While we dated, I believed I was not complex enough for him because all that he was appeared brave and loud.  Two things that I was not.  I was scared the whole time that he’d find out that beneath the image I had designed wasn’t someone worthy.  I feared his rejection, and so created chaos to deflect from being a cypher.  I covered up my exuberance, believing that a demeanor of cold detachment decision making would be impressive, because in my fantasy of you I saw strong and decisive; weighed down by another’s gushing emotion; a man that saw devotion as a flaw.  Instead I became frigid and distracted with constant repair on my ice-walls.  I never learned to thaw for those I care about.

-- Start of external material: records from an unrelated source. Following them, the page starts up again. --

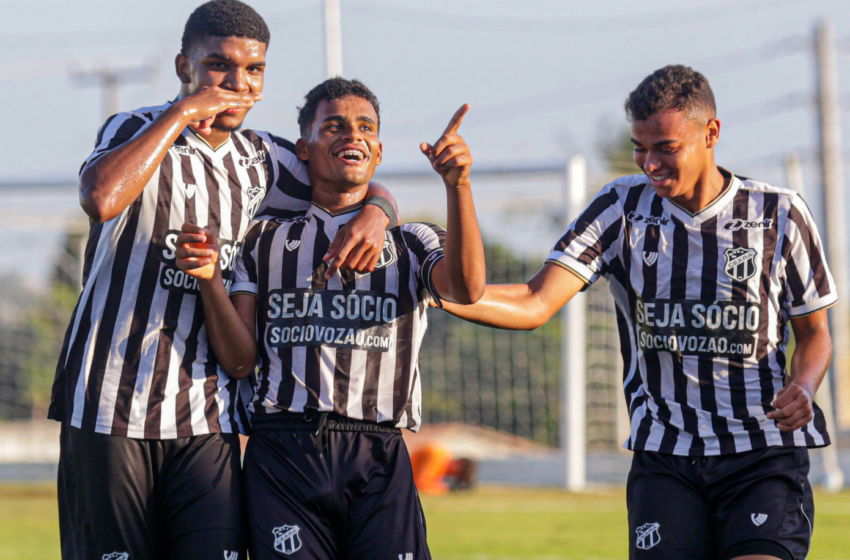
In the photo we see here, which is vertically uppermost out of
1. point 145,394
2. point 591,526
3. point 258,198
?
point 258,198

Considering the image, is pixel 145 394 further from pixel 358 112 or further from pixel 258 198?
pixel 358 112

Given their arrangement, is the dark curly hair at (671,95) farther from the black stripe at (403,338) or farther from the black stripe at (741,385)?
the black stripe at (403,338)

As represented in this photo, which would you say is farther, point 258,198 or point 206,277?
point 258,198

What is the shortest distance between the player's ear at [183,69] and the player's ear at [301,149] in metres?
0.48

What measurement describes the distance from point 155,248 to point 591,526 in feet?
22.6

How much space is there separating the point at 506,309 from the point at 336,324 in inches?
25.9

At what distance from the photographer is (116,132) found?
343 cm

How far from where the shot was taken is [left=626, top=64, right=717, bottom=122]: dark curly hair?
3746 millimetres

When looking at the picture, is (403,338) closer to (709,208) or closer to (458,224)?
(458,224)

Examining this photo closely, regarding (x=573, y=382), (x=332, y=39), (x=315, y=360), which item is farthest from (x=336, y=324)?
(x=573, y=382)

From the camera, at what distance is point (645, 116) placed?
3.75m

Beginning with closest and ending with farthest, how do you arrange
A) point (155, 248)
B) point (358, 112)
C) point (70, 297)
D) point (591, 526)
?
point (155, 248), point (358, 112), point (591, 526), point (70, 297)

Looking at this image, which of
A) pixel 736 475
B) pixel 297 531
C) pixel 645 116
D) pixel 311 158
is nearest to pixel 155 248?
pixel 311 158

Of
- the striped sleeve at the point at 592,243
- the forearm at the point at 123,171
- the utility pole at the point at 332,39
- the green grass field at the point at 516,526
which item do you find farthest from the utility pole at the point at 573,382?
the forearm at the point at 123,171
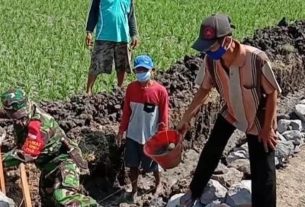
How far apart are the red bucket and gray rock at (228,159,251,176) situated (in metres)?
1.13

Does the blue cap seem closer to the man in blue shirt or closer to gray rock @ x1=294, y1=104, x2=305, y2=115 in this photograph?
the man in blue shirt

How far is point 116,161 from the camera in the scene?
24.7ft

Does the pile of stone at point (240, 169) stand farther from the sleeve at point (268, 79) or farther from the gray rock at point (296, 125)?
the sleeve at point (268, 79)

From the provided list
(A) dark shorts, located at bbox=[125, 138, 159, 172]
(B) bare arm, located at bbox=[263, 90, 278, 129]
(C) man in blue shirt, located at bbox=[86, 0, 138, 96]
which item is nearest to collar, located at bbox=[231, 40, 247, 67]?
(B) bare arm, located at bbox=[263, 90, 278, 129]

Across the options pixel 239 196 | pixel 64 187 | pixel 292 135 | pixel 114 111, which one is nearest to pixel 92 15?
pixel 114 111

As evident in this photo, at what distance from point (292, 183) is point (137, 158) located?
1.53 m

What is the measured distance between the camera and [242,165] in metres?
7.65

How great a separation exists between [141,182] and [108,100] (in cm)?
105

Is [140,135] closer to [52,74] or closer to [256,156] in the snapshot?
[256,156]

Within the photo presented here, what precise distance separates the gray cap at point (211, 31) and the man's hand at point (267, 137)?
2.77 feet

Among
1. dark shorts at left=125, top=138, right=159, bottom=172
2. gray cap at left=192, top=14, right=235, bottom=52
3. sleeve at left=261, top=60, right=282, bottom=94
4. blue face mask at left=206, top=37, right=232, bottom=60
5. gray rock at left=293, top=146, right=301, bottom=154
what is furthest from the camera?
gray rock at left=293, top=146, right=301, bottom=154

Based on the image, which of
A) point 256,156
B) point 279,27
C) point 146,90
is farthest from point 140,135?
point 279,27

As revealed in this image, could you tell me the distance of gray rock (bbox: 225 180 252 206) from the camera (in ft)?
22.2

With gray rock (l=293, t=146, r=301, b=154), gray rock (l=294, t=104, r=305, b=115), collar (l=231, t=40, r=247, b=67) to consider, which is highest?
collar (l=231, t=40, r=247, b=67)
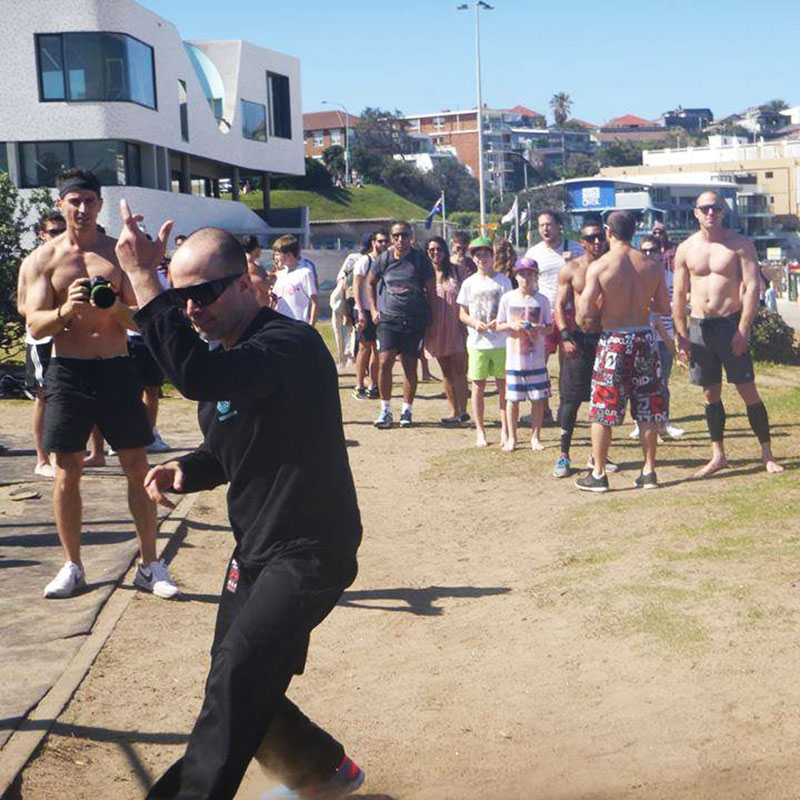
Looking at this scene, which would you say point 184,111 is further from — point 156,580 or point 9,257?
point 156,580

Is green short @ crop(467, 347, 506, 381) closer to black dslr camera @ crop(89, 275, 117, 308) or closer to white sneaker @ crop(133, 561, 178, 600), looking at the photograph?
white sneaker @ crop(133, 561, 178, 600)

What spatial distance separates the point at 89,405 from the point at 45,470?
399 cm

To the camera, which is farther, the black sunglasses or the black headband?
the black headband

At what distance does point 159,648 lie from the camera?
6.08 meters

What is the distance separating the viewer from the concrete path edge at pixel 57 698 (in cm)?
457

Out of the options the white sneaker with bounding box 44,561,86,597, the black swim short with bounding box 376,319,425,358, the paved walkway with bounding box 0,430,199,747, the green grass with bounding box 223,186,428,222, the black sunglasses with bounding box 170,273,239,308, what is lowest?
the paved walkway with bounding box 0,430,199,747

We broke up in 2011 on a Sunday in mid-January.  Thank you for being polite until after my birthday, but that didn’t make it hurt any less.  We hadn’t seen one another the previous night – I had worked late, so was all puppy-dog tails to see him.  When I arrived, I was greeted by a friend of his unceremoniously handing me my things.  I was numb; I needed to understand, so putting my belongings down took out my phone.  Joey’s response was a generic text stating the official dissolution.

I should have predicted the break-up because of the distance for three-and-a-quarter-months.  I persisted by being better at playing house as a new year’s resolution, but it was all too little, too late, and now suspiciously out of character.  His apprehensive glances telegraphed the to end our relationship.

Years later, when I looked backed on the relationship I know I wasn’t particularly happy.  When I recall the relationship with Joey, what comes to mind is his habit of telling him something, then he vehemently disagrees.  These weren’t ideological differences, or rooted in arcane knowledge.  Rather, disagreements came over individual rights and basic operations of politics and humanism.  We’d part in the morning for our separate work, and then return to each other that evening with Joey’s mind changed.  This change of mind arose because he had talked to his co-workers, who told him that he was in the wrong; that I was correct.  That was the routine of our relationship: Joey respected only his friends and their opinions, and not mine.  The chaos that I had sewn had seeped into every aspect of our relationship, leaving Joey unable to have faith that I’d be saying the truth, or respect my stance as having validity.